• [Exercise a]:
Copy the entries word for word, beginning at the line containing "Can you tell me which from" and continuing through the final line of the last entry.

• [Passage to read]:
Friday, February 22, 2008

Mealtime in Melbourne

On first glance, Melbourne, Florida might look like the sleepiest of sleeper towns. The antique shops line New Haven St., displaying their collectible rocking chairs and Hammond B3 organs and terra cotta planters, beckoning couples and groups of Red Hat ladies to browse a little and pick up a 1904 copy of Jude the Obscure. An elderly woman exits The Village Ice Cream Shop holding a cup of rose colored black-raspberry ice cream while her companion nibbles gingerly on a cone heaped with vanilla ice cream. Nothing would suggest that the city holds a deep, dark secret. Nothing would intimate that the food in Melbourne is stellar.

To be fair, I haven’t eaten at every restaurant in Melbourne, but out of the three meals I did eat there, three were worthy of note. It’s rare that I go on vacation anywhere and end up that the food I eat is 100% memorable, but this time, the impossible happened, rendering it, well, possible. And since it was the season for the impossible becoming possible, Cliff and I, die hard seafood fanatics, didn’t eat one full meal of any sea-dwelling creature the entire weekend. Though we did take a fruitless-but-well-fated trip down to Grant, Florida, a tiny coastal town with a killer Seafood Festival, to go to Ozzy’s Crab House, we were chagrined to find the words, “Be Back Soon!” on the marquee under the restaurant’s sign. Closed for the winter. Bummer.

• [The records]:
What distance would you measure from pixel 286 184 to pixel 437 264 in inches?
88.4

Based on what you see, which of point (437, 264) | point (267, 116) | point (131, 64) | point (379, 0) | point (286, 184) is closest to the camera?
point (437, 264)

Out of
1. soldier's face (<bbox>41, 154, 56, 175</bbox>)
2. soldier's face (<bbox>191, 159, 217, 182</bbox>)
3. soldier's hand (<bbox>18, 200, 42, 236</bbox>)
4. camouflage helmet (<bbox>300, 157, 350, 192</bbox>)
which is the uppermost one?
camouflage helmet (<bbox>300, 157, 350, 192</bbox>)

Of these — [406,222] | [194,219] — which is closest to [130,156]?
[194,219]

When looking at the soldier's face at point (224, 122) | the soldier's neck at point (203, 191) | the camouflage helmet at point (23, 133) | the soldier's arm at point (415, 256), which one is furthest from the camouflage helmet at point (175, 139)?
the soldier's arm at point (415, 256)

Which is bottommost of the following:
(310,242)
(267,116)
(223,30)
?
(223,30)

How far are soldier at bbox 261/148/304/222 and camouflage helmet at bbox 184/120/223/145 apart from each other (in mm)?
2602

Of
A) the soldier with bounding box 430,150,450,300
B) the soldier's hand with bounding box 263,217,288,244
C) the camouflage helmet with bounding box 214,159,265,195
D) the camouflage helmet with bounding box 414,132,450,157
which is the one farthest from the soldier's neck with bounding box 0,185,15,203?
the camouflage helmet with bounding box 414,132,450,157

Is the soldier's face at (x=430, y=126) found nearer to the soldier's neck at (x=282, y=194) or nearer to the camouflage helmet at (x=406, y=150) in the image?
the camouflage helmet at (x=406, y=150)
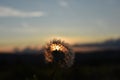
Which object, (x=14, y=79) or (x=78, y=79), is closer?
(x=14, y=79)

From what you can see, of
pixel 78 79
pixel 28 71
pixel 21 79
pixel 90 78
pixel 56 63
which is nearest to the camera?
pixel 56 63

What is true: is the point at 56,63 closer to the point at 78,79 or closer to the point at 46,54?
the point at 46,54

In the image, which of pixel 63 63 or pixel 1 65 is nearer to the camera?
pixel 63 63

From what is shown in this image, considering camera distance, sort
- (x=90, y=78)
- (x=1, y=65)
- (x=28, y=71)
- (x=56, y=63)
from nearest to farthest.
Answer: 1. (x=56, y=63)
2. (x=28, y=71)
3. (x=90, y=78)
4. (x=1, y=65)

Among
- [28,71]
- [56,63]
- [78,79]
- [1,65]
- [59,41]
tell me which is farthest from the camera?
[1,65]

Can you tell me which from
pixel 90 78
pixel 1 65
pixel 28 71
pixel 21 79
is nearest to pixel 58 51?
pixel 28 71

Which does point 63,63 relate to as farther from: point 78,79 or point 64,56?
point 78,79

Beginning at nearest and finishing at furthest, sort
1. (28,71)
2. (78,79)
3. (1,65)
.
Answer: (28,71) < (78,79) < (1,65)

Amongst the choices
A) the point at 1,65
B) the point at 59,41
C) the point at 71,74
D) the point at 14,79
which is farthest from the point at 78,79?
the point at 1,65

• [Exercise b]:
Answer these about the post on eating in Melbourne:
(i) Which street do the antique shops line?
(ii) To what town did the writer and Cliff travel to visit Ozzy's Crab House?
(iii) What words were on the marquee under that restaurant's sign?

• [Written reply a]:
Can you tell me which from
pixel 90 78
pixel 1 65
pixel 28 71
pixel 21 79
is nearest to pixel 58 51?
pixel 28 71

Which does point 63,63 relate to as farther from: point 78,79 or point 64,56?
point 78,79

Beginning at nearest and finishing at furthest, sort
1. (28,71)
2. (78,79)
3. (1,65)
.
Answer: (28,71) < (78,79) < (1,65)

Amongst the choices
A) the point at 1,65
B) the point at 59,41
C) the point at 71,74
D) the point at 14,79
which is farthest from the point at 78,79?
the point at 1,65

• [Written reply b]:
(i) New Haven St.
(ii) Grant, Florida
(iii) "Be Back Soon!"